Earlier he also speculates that "the appealing candidate raises much more money and wins easily. But was it the money that won him the votes, or was it his appeal that won the votes and the money?" An intriguing question - but I think it is only binary because it is based on a false premise. The incumbent raises money long before becoming a candidate for reelection. So, many donations to an incumbent have nothing to do with their upcoming campaign. PACs and people who donate to sitting Congressmen probably often do so because those politicians are in positions of direct power at that very moment. They are not contributing to a candidate who they want to win - but rather to an officeholder who has already won. They are buying influence or at least access after the initial race is over.
I haven't seen the data Levitt used, but it seems likely that the largest problem with his analysis is that he is inherently assuming that if spending and winning votes strongly correlated, then all votes would be up for grabs. By contrast, I suspect that in a typical general election very few votes are truly up for grabs. Levitt notes that a winning candidate cuts spending in half and only loses one percent of the vote, potentially showing that money is not a determinant. But consider a general election in which 5% of the voters are swing voters. A 1% change in winning margin may be equivalent to a 20% change in opinion among the voters who are sway-able. (I'm guessing Levitt did not use data from primary elections - but if he did, the results would be even more skewed since opposing an incumbent in a primary is usually considered heretical among the party faithful who are typically the only ones who turn out for mid-term congressional primaries.)

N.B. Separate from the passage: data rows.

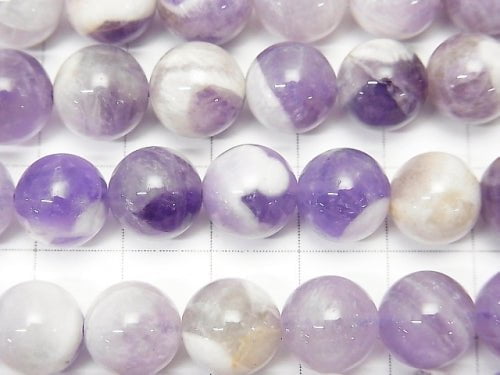 1strand $9.79! Mix Amethyst Round 10mm 1strand beads (aprx.15inch / 37cm)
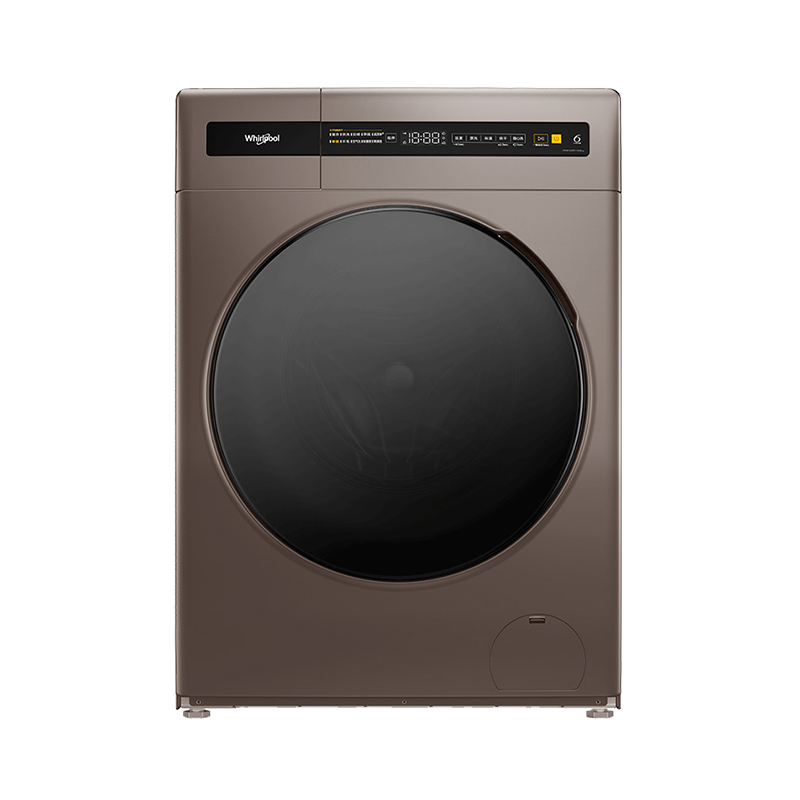 惠而浦 节能净衣滚筒洗衣机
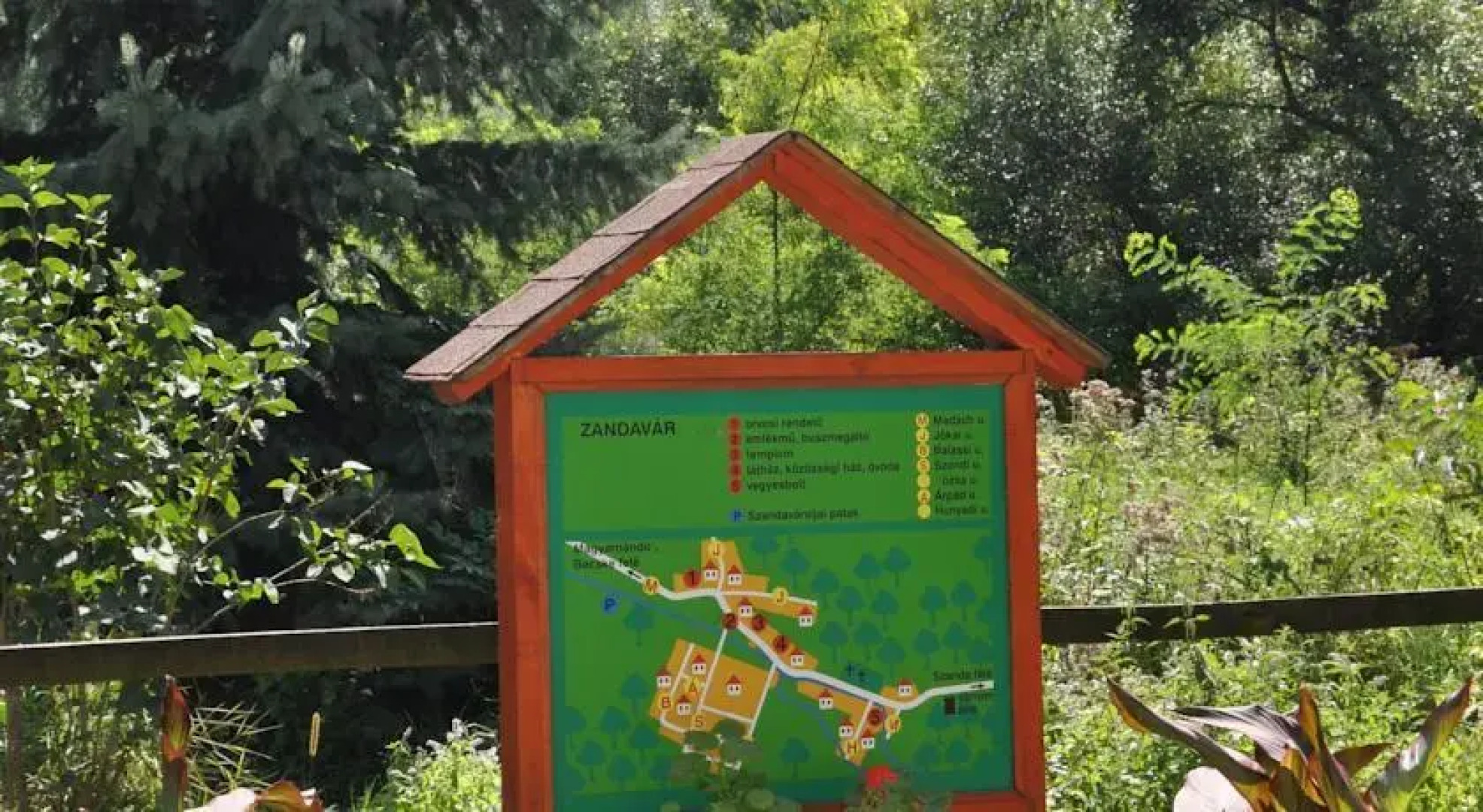 Szandavári Diáktábor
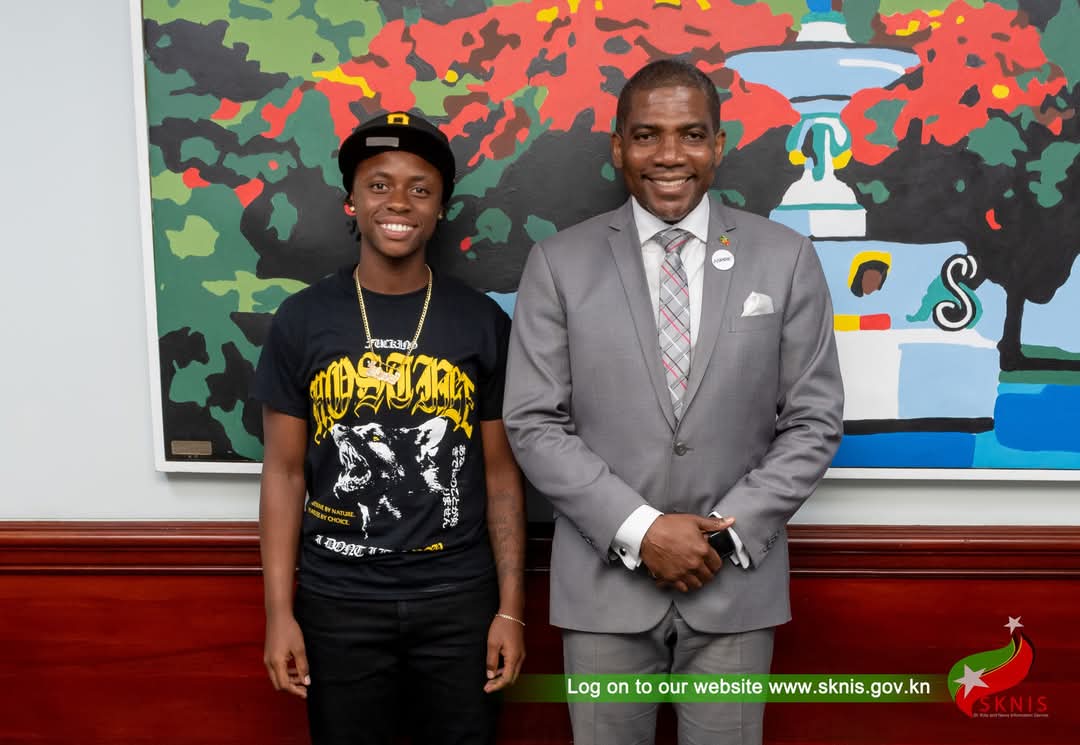 Prime Minister Commends Jahzara Claxton’s Selection to West Indies Senior Squad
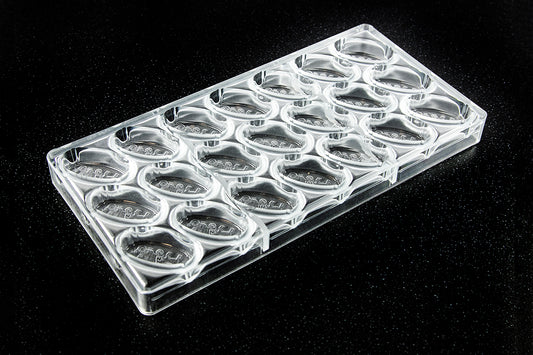 CW1176 - Chocolate World - Horse & Carriage Polycarbonate Mould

Similarly, consider an electorate that is sharply divided among party lines. If you are a Republican candidate, you will find that attracting votes from the ranks of Democrats is much harder than attracting left-leaning swing voters, which of course is harder than attracting right-leaning swing voters and much harder than attracting your core base of Republicans. A plurality or majority of voters in a given District usually belong to the incumbent's party. So they are unlikely to be drawn even to a free-spending challenger because most of them are not open to changing parties for a Congressional election. However, the free-spending challenger might be able to make significant in-roads among swing voters. In which case a 1% change in margin could be telling significant story. But by that standards Levitt applies, the only change which matters is a massive realignment of voters. Occasionally there are cross-over candidates who do cause realignments, whose ideology or appeal transcends traditional labels. However, his data only includes campaigns in which candidates are running against each other repeatedly, so it is almost inconceivable that a challenger who failed to cause such a realignment in his or her first campaign would somehow succeed in doing so in a subsequent campaign. (If the incumbent did something grossly corrupt or incompetent he or she likely wouldn't be running for reelection at all, and therefore would not appear in Levitt's data set.)